[Dataset entries]
▽

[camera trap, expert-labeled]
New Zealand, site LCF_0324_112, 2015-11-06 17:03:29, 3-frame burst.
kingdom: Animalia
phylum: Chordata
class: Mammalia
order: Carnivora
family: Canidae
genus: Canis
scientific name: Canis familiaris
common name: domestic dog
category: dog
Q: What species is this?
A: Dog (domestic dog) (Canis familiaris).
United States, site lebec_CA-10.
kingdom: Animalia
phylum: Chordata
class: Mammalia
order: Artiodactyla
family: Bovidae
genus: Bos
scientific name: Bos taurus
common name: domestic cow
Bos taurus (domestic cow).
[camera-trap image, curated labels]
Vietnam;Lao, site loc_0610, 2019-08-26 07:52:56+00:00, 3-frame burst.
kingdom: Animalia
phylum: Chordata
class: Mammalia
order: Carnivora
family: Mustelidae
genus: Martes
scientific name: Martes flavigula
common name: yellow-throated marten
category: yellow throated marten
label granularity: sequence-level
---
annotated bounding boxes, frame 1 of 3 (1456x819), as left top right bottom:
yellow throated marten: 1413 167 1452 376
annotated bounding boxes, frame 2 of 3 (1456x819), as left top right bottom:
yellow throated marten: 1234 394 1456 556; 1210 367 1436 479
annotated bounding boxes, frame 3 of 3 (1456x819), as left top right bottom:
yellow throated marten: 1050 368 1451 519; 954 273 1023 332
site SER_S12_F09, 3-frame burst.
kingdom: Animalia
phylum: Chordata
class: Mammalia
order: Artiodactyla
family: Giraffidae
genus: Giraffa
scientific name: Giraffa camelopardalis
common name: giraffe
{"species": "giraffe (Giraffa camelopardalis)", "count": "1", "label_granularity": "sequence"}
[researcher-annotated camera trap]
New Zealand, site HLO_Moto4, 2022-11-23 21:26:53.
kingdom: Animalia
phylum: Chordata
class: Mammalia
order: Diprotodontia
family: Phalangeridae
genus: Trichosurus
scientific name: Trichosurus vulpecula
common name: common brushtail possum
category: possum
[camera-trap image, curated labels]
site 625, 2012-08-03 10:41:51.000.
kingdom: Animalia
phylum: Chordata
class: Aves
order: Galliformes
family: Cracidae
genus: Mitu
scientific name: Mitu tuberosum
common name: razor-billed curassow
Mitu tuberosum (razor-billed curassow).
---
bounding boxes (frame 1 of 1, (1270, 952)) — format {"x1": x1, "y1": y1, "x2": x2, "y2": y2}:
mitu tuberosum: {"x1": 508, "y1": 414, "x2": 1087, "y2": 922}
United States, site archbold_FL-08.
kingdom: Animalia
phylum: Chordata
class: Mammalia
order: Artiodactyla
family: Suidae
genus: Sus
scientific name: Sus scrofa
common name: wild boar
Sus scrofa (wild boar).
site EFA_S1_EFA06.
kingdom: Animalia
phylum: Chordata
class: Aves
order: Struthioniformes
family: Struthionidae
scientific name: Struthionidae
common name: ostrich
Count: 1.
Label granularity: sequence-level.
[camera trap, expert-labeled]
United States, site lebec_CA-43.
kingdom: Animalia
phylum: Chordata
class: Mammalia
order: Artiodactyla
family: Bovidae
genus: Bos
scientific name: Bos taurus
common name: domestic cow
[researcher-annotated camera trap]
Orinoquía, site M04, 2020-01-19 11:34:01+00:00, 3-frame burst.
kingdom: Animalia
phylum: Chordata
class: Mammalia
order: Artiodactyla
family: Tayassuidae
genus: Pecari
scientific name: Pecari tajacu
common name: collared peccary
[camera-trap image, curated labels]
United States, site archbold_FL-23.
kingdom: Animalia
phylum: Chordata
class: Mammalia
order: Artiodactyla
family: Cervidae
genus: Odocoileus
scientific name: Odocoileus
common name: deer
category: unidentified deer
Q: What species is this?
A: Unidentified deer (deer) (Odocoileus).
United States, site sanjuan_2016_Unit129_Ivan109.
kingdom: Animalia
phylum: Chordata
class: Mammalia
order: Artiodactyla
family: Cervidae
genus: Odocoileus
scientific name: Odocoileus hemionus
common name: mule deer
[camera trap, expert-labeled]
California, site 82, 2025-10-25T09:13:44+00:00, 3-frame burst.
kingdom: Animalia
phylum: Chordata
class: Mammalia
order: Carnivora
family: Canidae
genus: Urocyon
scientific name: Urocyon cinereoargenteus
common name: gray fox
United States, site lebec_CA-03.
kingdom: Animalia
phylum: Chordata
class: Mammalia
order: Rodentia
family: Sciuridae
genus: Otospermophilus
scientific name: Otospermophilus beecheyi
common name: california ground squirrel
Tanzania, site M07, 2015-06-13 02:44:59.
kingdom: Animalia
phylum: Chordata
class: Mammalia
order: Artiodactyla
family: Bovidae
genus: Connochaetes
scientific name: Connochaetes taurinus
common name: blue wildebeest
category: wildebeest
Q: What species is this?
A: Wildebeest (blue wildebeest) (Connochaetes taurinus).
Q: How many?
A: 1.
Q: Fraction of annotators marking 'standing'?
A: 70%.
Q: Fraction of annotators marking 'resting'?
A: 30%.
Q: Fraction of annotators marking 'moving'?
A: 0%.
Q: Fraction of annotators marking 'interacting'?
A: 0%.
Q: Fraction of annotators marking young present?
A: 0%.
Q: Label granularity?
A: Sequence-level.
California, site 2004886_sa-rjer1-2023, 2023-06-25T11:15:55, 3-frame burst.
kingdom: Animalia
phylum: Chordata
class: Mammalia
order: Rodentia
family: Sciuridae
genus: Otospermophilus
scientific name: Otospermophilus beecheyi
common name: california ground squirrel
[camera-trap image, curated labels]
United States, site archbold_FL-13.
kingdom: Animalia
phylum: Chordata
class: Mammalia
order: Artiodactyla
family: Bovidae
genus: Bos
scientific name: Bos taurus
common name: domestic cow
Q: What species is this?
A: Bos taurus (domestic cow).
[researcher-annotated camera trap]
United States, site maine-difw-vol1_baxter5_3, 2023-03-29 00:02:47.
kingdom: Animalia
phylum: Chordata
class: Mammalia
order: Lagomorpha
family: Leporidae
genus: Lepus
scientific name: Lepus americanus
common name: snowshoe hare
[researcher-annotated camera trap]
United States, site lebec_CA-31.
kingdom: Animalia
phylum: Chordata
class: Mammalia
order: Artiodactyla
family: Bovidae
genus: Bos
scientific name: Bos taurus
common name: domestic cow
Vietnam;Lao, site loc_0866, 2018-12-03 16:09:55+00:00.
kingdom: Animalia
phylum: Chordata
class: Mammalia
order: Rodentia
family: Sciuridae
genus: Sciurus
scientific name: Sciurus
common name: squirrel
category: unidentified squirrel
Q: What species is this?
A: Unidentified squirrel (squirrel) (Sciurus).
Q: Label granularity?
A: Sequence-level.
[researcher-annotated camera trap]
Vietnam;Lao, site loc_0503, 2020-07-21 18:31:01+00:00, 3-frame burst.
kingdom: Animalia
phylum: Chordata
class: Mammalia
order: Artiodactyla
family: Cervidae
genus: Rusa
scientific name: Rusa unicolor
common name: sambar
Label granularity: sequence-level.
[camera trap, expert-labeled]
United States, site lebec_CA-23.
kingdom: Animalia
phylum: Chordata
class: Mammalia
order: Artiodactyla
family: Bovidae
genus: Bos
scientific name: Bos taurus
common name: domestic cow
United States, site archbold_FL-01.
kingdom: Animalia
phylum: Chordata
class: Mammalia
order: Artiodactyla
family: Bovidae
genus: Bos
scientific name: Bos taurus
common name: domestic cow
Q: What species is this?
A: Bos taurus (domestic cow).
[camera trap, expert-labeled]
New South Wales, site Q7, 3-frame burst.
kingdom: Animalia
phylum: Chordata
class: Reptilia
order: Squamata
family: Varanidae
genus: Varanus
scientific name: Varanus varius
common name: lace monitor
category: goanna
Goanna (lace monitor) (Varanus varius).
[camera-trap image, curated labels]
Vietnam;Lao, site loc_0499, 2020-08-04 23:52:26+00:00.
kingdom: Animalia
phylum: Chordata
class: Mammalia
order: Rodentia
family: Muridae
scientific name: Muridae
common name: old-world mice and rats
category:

△

■ **PROBLEM DESCRIPTION**
Reproduce word for word the lines of the records above, beginning at the first and ending with the line where "category: dog" appears, and nothing past it.

■ **WRITTEN REPLY**
[camera trap, expert-labeled]
New Zealand, site LCF_0324_112, 2015-11-06 17:03:29, 3-frame burst.
kingdom: Animalia
phylum: Chordata
class: Mammalia
order: Carnivora
family: Canidae
genus: Canis
scientific name: Canis familiaris
common name: domestic dog
category: dog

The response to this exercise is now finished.